EXTRAIT DU DOCUMENT —

......

Nous avons une classe politique qui vit hors-sol, en dehors de la réalité vécue par une grande partie de la population, toujours plus nombreuse. Nous avons des personnes qui gagnent bien leur vie, qui affichent des goûts artistiques, qui lisent et vont au cinéma mais pour qui la misère, le chômage, la guerre, ne sont que des thèmes de réflexion sur lesquels ils sont intarissables. On les appelle affectueusement ou péjorativement les « bobos ». Nous avons toute une frange conservatrice qui pense que tout irait mieux s'il y avait une autorité et si l'on en revenait à l'économie du 19e siècle, d'avant les congés payés et la Sécurité Sociale et qu'il faudrait obliger tout le monde à travailler (même pour rien) mais surtout ne pas obliger les patrons à embaucher. Que de contradictions, que de paradoxes dont souffre une partie de la population qui ne sait plus vers qui se tourner pour avoir une protection ou simplement une voix, un semblable avec qui se réconforter un peu ! La machine tourne sans eux. Non seulement ils sont sans voix, sans revenu (ou presque) mais en plus ils se sentent, non pas inutiles – ça serait encore bien – mais en trop. Ils survivent dans un monde parallèle qui ne rencontre jamais les précédents sauf quand on fait un film « bouleversant » sur l'un d'entre eux.

......

Données recueillies:
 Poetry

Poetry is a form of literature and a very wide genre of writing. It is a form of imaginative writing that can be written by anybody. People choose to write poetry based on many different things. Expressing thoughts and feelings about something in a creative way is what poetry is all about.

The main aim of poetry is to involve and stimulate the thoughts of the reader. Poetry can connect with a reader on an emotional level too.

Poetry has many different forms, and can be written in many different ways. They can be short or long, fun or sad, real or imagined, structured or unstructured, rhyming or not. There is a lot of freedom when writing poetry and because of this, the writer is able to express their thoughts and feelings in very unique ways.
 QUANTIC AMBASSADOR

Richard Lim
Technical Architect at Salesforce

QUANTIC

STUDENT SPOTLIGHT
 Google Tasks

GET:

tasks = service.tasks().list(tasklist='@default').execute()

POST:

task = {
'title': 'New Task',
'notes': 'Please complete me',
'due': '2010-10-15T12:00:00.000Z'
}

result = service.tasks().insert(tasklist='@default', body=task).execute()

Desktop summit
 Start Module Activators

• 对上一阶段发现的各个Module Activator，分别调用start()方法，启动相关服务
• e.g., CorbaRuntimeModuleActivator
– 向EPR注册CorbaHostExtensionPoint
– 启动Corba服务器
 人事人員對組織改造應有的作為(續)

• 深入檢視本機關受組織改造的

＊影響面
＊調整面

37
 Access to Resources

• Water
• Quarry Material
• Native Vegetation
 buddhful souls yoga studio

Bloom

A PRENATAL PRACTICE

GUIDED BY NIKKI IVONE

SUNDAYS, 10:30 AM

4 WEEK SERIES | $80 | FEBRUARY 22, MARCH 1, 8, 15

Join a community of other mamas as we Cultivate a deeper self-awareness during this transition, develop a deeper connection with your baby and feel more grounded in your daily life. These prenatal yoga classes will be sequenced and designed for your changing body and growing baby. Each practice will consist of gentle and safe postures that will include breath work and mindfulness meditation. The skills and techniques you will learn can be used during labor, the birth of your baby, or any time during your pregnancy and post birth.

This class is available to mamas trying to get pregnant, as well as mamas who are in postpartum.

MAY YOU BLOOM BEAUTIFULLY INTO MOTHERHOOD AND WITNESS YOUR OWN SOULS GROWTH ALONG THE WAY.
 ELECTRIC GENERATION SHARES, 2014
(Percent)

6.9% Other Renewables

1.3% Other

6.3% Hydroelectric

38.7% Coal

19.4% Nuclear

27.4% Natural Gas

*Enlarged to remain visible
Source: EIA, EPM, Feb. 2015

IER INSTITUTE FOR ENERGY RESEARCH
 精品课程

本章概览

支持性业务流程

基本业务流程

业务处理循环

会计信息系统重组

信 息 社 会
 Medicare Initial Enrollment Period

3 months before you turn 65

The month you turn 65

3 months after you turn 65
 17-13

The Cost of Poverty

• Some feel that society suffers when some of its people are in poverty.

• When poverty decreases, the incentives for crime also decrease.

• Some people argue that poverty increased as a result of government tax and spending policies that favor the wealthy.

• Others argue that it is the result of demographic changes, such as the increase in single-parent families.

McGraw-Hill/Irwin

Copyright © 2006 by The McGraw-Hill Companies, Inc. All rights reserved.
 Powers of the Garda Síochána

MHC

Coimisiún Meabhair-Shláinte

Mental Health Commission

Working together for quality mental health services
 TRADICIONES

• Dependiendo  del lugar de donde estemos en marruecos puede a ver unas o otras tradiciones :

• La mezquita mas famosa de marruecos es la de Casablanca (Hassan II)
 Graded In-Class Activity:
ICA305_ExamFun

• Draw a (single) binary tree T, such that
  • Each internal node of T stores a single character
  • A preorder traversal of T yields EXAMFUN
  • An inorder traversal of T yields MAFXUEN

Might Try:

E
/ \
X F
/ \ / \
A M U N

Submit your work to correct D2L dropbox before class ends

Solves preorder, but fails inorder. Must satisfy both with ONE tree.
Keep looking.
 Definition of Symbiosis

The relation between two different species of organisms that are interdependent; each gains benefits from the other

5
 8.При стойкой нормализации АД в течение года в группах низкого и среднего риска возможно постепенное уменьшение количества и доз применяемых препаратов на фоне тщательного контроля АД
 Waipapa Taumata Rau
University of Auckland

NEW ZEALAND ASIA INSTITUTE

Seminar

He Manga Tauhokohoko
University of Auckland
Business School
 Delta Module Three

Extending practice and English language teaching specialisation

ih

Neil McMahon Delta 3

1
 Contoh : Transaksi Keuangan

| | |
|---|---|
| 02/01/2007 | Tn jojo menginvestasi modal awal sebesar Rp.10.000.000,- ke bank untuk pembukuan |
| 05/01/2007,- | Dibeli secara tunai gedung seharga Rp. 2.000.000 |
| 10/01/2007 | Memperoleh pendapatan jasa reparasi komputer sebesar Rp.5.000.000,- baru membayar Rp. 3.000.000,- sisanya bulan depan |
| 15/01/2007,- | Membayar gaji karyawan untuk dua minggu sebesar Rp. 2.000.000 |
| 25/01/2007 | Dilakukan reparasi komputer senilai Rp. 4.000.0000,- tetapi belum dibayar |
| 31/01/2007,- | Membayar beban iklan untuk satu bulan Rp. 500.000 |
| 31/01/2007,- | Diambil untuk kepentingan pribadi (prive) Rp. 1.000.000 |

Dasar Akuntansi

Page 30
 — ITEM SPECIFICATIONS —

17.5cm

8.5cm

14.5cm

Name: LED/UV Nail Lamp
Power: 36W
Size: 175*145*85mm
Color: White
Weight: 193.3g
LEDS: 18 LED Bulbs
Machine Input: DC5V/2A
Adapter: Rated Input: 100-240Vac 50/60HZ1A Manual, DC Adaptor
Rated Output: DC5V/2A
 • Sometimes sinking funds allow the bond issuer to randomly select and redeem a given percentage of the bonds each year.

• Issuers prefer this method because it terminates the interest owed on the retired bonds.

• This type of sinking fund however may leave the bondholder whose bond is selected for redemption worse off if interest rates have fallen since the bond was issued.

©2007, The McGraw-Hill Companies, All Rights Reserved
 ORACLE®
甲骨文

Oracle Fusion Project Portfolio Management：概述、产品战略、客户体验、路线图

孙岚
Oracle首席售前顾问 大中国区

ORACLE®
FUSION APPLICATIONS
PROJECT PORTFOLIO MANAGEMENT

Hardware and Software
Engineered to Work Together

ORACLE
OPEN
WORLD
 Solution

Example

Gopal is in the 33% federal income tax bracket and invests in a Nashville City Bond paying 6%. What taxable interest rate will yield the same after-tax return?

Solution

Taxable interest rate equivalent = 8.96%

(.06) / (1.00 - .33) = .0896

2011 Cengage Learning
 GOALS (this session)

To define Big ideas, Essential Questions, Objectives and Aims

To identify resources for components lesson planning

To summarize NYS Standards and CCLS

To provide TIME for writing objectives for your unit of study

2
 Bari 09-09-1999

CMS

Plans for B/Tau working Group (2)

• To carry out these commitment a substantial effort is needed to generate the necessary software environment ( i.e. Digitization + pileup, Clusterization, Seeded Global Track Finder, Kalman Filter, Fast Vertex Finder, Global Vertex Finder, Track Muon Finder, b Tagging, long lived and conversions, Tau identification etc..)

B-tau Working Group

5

......

CONSIGNE — D'après l'extrait, que veut dire l'affirmation selon laquelle la classe politique vit « hors-sol » ? Répondez en une à trois phrases. Veuillez vous appuyer uniquement sur l'extrait.

RÉPONSE — Selon l'extrait, la classe politique vit en dehors de la réalité vécue par une grande partie de la population. Cette partie de la population est toujours plus nombreuse.